Meio Ambiente
MPF obtém condenação de proprietário de casa de veraneio por destruição de área de preservação permanente na Vila das Peças (PR)
Tribunal Regional Federal da 4ª Região confirmou de forma definitiva os crimes ambientais cometidos
Foto: MPF
A 7ª Turma do Tribunal Regional Federal da 4ª Região (TRF4), de forma unânime, rejeitou o recurso do proprietário de uma casa de veraneio e manteve sua condenação criminal por destruir vegetação nativa protegida e causar danos a uma unidade de conservação na Vila das Peças, localizada na Ilha das Peças em Guaraqueçaba (PR). Esta é a primeira decisão penal definitiva — da qual não cabe mais recurso — obtida pelo Ministério Público Federal (MPF) dentro do conjunto de ações que combatem o avanço de construções ilegais na localidade.
O julgamento encerra a discussão na esfera criminal e impõe penalidades diretas ao responsável pelas obras irregulares. A denúncia do MPF demonstrou que o condenado ergueu estruturas de alto padrão, como um deque de madeira e uma área coberta, sem qualquer tipo de licenciamento ou autorização dos órgãos competentes. Com o trânsito em julgado, o réu cumprirá, em substituição à prisão, duas penas restritivas de direito, focadas em serviços comunitários e no pagamento de indenizações.
Condenações — De acordo com a decisão judicial baseada nas investigações do MPF, o réu foi responsabilizado por dois crimes previstos na Lei de Crimes Ambientais (Lei nº 9.605/1998): o artigo 38, que trata da destruição ou danificação de floresta considerada de preservação permanente, e o artigo 40, relativo a causar dano direto ou indireto às Unidades de Conservação.
A Justiça determinou que ele pague o valor mínimo de R$ 40,7 mil estipulado para a reparação dos danos materiais causados ao meio ambiente. Essa quantia foi calculada por meio de perícia técnica da Polícia Federal e corresponde aos custos necessários para realizar a demolição completa das estruturas irregulares e a recomposição da vegetação nativa do bioma Mata Atlântica. Além disso, como punição direta pelos crimes, o colegiado fixou uma prestação pecuniária de R$ 15 mil destinada a uma entidade pública com fins sociais, totalizando mais de R$ 55 mil em obrigações financeiras imediatas.
Esforço em prol do ambiente — A atuação criminal do MPF soma-se a um amplo esforço na esfera cível para paralisar a degradação ambiental na Ilha das Peças, que faz parte da Área de Proteção Ambiental Estadual de Guaraqueçaba e integra o entorno imediato do Parque Nacional do Superagui.
Recentemente, o MPF já havia obtido cinco decisões liminares da 11ª Vara Federal de Curitiba determinando o embargo e proibindo o uso de casas de veraneio de alto poder aquisitivo construídas ilegalmente na mesma região.
O processo de ocupação predatória na área protegida costuma seguir um padrão já identificado pelo MPF: compradores adquirem antigas casas de pescadores artesanais a preços baixos e realizam extensas ampliações que invadem áreas de restinga e manguezais.
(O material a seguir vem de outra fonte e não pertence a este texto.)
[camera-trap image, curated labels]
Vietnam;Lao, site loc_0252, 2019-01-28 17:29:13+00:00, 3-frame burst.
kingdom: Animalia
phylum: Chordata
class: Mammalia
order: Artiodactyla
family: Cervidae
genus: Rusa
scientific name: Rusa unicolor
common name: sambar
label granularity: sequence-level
Essas obras, além de não possuírem alvarás municipais ou licenças ambientais, fecham passagens tradicionais de comunidades caiçaras e bloqueiam o livre acesso às praias do litoral paranaense.
Impacto climático — O trabalho do MPF também se fundamenta nos graves riscos gerados pelo desmatamento costeiro. Um estudo científico divulgado em 2024 apontou que a Ilha das Peças atingiu o nível máximo de vulnerabilidade diante das mudanças climáticas, possuindo altíssima probabilidade de sofrer os impactos da elevação do nível dos oceanos.
Ao retirar a vegetação de restinga na frente da vila para dar lugar a imóveis de lazer, os infratores eliminam barreiras naturais de proteção e também vulnerabilizam toda a comunidade tradicional que reside na região.